Material provided -
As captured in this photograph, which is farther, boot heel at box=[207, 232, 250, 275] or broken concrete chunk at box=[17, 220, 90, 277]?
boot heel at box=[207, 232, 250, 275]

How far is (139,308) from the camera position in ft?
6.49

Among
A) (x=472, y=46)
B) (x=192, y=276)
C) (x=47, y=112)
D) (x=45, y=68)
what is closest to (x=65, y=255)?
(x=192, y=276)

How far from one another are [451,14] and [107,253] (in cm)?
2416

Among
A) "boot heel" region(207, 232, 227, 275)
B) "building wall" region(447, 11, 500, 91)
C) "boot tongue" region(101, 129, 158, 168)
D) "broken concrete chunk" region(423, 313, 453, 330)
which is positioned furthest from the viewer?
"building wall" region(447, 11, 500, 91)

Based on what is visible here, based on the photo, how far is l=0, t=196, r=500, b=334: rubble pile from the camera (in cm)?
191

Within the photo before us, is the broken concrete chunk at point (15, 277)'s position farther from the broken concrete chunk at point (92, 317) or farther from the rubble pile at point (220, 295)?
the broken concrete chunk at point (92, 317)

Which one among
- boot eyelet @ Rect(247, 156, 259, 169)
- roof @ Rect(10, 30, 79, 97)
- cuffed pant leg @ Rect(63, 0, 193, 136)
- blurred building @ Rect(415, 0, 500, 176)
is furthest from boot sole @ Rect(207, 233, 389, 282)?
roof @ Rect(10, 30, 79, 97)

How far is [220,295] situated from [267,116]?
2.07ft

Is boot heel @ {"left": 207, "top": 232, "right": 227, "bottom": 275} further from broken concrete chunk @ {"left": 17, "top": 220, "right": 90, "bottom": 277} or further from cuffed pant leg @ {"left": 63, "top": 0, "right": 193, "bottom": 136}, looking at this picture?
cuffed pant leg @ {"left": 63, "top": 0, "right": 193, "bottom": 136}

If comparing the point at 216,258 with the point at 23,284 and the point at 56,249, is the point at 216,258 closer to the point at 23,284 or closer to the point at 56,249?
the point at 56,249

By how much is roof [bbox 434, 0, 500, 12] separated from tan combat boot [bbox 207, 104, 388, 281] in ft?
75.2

Exercise details -
Express the records from the one containing "How far is [220,295] situated from [267,116]?" through the end of the records as a two-column CSV with the columns entry and answer, one row per record. Put each record's text and its answer in a single quoted field, with any line breaks replaced by spaces.

Result -
entry,answer
"How far is [220,295] situated from [267,116]?","2.07ft"
"Is boot heel @ {""left"": 207, ""top"": 232, ""right"": 227, ""bottom"": 275} further from broken concrete chunk @ {""left"": 17, ""top"": 220, ""right"": 90, ""bottom"": 277} or further from cuffed pant leg @ {""left"": 63, ""top"": 0, ""right"": 193, ""bottom"": 136}, looking at this picture?","cuffed pant leg @ {""left"": 63, ""top"": 0, ""right"": 193, ""bottom"": 136}"
"If comparing the point at 216,258 with the point at 23,284 and the point at 56,249, is the point at 216,258 closer to the point at 23,284 or closer to the point at 56,249?","the point at 56,249"
"By how much is roof [bbox 434, 0, 500, 12] separated from tan combat boot [bbox 207, 104, 388, 281] in ft?","75.2"